===== Document passage =====

Re: Display of Isolated Nonspacing Marks (was Re: Questions on ZWNBS...)

From: Peter Kirk (peter.r.kirk@ntlworld.com)
Date: Tue Aug 05 2003 - 18:31:03 EDT

  • Next message: Kenneth Whistler: "Re: Display of Isolated Nonspacing Marks (was Re: Questions on ZWNBS...)"

    On 05/08/2003 15:09, Mark Davis wrote:

    >><< Zs, Zl, and Zp are considered format characters, but their
    >>membership in the Z (separator) class takes precedence over their
    >>membership in the Cf class, because the General Category assigns
    >>
    >>
    >only
    >
    >
    >>a single value to each character. >>
    >>
    >>
    >
    >Whenever you have a question about the status of a character, you need
    >to look it up in the UCD. You can either do that by going through the
    >unicode website, or if you want a more readable interface, use the ICU
    >character browser, which formats that data.

===== Given information =====

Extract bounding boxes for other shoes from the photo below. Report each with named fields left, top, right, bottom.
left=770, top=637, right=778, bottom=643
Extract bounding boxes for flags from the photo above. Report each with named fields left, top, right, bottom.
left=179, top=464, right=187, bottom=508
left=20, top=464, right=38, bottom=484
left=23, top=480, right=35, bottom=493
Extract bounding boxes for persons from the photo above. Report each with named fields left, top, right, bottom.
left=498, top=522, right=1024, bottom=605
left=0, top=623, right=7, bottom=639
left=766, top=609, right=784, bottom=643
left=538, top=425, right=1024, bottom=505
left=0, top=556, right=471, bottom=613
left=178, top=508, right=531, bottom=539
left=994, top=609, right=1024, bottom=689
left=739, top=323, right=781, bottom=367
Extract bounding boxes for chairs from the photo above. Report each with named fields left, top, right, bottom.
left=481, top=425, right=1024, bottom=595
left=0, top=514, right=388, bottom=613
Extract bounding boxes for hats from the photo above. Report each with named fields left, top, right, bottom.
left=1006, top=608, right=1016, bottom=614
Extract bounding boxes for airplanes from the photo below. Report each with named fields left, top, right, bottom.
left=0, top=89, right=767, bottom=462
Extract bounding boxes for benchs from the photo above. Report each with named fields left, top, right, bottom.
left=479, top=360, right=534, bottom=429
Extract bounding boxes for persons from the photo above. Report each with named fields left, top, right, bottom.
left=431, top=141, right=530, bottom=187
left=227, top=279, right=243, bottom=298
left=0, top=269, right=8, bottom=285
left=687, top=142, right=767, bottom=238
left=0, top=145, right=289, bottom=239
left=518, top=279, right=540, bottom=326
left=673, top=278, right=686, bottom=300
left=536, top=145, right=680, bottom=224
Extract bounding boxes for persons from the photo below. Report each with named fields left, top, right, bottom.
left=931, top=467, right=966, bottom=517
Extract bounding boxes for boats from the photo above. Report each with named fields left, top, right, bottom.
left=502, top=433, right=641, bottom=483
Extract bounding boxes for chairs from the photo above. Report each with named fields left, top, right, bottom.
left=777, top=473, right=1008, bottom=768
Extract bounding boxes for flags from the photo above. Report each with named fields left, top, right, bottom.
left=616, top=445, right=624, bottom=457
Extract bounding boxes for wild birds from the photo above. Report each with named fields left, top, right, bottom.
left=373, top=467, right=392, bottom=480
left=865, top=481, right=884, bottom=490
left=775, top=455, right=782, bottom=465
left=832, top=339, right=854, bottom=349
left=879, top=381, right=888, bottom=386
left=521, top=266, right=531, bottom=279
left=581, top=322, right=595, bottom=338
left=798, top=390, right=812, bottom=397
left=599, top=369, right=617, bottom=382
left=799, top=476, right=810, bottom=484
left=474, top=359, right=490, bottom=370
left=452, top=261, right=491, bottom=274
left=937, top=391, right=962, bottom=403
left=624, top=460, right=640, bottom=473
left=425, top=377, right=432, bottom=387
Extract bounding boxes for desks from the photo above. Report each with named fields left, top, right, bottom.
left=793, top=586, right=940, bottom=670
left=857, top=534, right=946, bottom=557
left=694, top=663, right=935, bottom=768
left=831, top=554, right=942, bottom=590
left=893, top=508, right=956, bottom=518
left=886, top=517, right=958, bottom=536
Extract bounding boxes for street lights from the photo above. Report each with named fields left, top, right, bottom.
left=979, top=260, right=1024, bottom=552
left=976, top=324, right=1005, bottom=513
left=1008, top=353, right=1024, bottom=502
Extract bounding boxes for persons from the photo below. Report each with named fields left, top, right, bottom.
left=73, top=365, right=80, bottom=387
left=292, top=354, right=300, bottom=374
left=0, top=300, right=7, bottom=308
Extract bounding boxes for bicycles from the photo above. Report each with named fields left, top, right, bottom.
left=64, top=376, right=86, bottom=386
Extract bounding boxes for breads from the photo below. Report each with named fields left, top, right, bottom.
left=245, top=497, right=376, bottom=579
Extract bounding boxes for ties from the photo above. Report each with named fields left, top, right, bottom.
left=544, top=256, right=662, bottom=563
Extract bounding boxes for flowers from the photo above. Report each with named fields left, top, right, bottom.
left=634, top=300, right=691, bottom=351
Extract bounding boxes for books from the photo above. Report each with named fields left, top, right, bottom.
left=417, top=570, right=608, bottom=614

=====

- _Given instruction_: Write the next part of the Unicode mailing-list post about displaying isolated nonspacing marks, picking up after its final sentence.

- _Answer_:
    >
    >Look at space, U+0020.
    >
    >http://oss.software.ibm.com/cgi-bin/icu/ub/utf-8/?go=0020&ch.x=4&ch.y=7řO 
    >
    >The general category is Space_Separator, *not* a format character.
    >
    >Now wording there could definitely be clearer, but the operant phrase
    >is:
    >
    >
    >
    >>...but their
    >>membership in the Z (separator) class *takes precedence* over their
    >>membership in the Cf class...
    >>
    >>
    >
    >So it would be cleared to say something like:
    >
    >In many ways the characters, Zs, Zl, and Zp, are similar to format
    >characters, but because their general usage is significantly different
    >they are broken out into a separate General Category, as Separator
    >characters.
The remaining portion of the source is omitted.